> INSTRUCTION: Pull out every line below that contains the string "population", copying each one in full.

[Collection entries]
■ ■ ■ ■ ■

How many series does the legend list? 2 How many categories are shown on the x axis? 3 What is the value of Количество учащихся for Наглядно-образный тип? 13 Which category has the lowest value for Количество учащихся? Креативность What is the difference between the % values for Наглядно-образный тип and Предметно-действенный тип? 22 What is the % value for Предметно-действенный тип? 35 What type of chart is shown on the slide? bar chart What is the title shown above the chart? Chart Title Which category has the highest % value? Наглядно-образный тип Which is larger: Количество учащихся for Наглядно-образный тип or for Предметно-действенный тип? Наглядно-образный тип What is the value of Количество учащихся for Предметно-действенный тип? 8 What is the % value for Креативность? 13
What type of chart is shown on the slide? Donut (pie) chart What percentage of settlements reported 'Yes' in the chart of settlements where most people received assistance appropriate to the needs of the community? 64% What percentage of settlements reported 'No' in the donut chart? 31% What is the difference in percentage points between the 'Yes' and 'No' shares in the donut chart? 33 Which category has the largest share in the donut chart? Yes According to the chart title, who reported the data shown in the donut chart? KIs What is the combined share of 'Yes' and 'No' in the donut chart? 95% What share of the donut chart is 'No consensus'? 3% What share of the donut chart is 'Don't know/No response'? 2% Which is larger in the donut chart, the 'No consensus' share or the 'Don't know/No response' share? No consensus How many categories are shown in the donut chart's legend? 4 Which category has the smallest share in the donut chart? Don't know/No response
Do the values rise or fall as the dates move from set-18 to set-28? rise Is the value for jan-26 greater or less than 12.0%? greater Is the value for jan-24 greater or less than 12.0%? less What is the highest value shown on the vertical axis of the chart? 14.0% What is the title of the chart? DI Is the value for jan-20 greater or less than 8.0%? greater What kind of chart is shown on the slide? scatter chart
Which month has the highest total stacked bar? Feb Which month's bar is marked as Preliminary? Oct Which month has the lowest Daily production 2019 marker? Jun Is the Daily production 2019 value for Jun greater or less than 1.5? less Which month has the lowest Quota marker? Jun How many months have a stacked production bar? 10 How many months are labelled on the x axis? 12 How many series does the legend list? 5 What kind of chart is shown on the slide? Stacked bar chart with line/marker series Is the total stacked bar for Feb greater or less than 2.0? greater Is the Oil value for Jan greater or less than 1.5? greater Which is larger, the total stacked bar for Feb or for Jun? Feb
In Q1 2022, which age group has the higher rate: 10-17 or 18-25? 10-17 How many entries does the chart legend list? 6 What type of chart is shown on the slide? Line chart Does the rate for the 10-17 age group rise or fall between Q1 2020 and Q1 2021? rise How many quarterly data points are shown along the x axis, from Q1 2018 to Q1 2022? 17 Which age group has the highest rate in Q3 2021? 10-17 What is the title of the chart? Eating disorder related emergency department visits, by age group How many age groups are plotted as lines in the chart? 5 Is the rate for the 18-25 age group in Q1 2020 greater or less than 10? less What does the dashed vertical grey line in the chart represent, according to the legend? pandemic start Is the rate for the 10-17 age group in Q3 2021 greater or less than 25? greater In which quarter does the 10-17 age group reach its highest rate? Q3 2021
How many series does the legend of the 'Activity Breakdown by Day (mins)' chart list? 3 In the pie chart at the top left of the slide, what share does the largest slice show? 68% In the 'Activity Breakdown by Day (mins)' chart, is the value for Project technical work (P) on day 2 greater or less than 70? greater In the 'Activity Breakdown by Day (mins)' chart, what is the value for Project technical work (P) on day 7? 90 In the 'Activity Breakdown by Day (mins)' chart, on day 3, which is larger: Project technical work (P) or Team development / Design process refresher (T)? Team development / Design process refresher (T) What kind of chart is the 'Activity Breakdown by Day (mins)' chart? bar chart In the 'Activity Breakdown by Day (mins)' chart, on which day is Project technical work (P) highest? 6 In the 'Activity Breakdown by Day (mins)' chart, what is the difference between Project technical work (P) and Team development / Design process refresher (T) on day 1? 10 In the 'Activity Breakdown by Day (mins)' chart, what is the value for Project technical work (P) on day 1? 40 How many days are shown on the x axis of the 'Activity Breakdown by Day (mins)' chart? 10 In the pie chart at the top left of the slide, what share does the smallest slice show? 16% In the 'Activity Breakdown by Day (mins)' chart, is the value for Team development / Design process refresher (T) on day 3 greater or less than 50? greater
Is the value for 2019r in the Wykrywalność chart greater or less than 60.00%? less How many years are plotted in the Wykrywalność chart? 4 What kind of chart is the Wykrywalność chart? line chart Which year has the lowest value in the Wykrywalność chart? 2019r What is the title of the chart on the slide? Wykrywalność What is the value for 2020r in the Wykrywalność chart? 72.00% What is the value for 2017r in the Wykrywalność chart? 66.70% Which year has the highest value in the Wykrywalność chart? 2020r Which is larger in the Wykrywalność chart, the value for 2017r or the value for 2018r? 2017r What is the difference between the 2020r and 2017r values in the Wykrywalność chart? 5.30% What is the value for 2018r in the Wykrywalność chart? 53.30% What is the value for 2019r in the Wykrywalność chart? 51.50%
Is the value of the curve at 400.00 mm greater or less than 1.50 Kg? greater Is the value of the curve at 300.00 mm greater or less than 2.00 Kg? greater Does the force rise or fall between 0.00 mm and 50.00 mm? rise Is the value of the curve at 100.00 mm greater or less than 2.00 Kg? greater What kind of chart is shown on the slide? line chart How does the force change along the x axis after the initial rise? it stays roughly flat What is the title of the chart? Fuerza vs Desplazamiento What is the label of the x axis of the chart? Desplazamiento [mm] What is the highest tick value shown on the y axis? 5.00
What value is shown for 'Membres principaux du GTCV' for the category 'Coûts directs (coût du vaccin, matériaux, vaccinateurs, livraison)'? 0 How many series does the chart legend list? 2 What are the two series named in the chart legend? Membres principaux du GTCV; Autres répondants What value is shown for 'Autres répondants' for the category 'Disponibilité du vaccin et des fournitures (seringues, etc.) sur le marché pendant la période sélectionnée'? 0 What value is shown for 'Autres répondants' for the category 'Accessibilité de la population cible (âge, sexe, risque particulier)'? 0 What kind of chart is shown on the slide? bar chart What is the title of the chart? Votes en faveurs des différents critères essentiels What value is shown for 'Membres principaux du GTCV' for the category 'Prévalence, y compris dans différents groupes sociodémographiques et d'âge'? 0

■ ■ ■ ■ ■

> SOLUTION FOR THIS TASK:
What value is shown for 'Membres principaux du GTCV' for the category 'Coûts directs (coût du vaccin, matériaux, vaccinateurs, livraison)'? 0 How many series does the chart legend list? 2 What are the two series named in the chart legend? Membres principaux du GTCV; Autres répondants What value is shown for 'Autres répondants' for the category 'Disponibilité du vaccin et des fournitures (seringues, etc.) sur le marché pendant la période sélectionnée'? 0 What value is shown for 'Autres répondants' for the category 'Accessibilité de la population cible (âge, sexe, risque particulier)'? 0 What kind of chart is shown on the slide? bar chart What is the title of the chart? Votes en faveurs des différents critères essentiels What value is shown for 'Membres principaux du GTCV' for the category 'Prévalence, y compris dans différents groupes sociodémographiques et d'âge'? 0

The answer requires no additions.